1. Intracellular recordings were made from CA1 pyramidal cells in the rat hippocampal slice to study the cholinergic modulation of GABAergic inhibition. The cholinergic receptor agonist, carbamylcholine (carbachol), depressed evoked excitatory postsynaptic potentials (EPSPs) and evoked inhibitory postsynaptic potentials (IPSPs), but enhanced small spontaneously occurring membrane potential fluctuations that resembled IPSPs. Both atropine (1 microM) and picrotoxin (25-60 microM) abolished the small fluctuations. 2. Recording from cells with potassium or caesium chloride (KCl or CsCl)-filled microelectrodes enhanced and inverted spontaneous Cl(-)-dependent GABAA-mediated IPSPs. These events appeared to result from the spontaneous firing of GABAergic interneurons since they could be inhibited by picrotoxin or bicuculline and nearly eliminated by tetrodotoxin. 3. Muscarinic acetylcholine (ACh) receptor activation significantly increased the frequency of spontaneous-activity-dependent IPSPs from 1.7 +/- 0.4 s (mean +/- S.E.M.) in control saline to 7.0 +/- 1.1 s in carbachol (10-50 microM)-containing saline, although evoked IPSPs were inhibited. All effects of carbachol were completely reversed by atropine. 4. The increase in frequency of spontaneous IPSPs observed in carbachol was not secondary to changes in the postsynaptic cell and was not blocked by high doses of 6-cyano-7-nitroquinoxaline-2,3-dione (CNQX, 5-10 microM) and 2-amino-5-phosphonovaleric acid (APV, 10-20 microM), which abolished evoked excitatory transmission.
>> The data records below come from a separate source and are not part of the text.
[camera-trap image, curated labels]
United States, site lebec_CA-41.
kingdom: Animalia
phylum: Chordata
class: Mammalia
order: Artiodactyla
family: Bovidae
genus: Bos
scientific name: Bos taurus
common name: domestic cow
Amplitude histograms showed an increase in mean size as well as of frequency of spontaneous IPSCs in carbachol. 5. Stimulation of cholinergic afferents in stratum oriens in the presence of the acetylcholinesterase inhibitor eserine (1 microM) also increased spontaneous IPSP frequency, and the time course of this response was similar to that of the muscarinic slow EPSP. Postsynaptic factors or the activation of glutamatergic excitatory pathways could not account for this effect. 6. Evoked monosynaptic IPSCs in CNQX and APV were diminished by carbachol. 7. We conclude that GABAergic inhibitory interneurons possess muscarinic receptors, that activation of these receptors increases the excitability of the interneurons and that synaptically released ACh increases interneuronal activity. Cholinergic reduction of the monosynaptic IPSC may point to additional complexity in cholinergic regulation of the GABA system.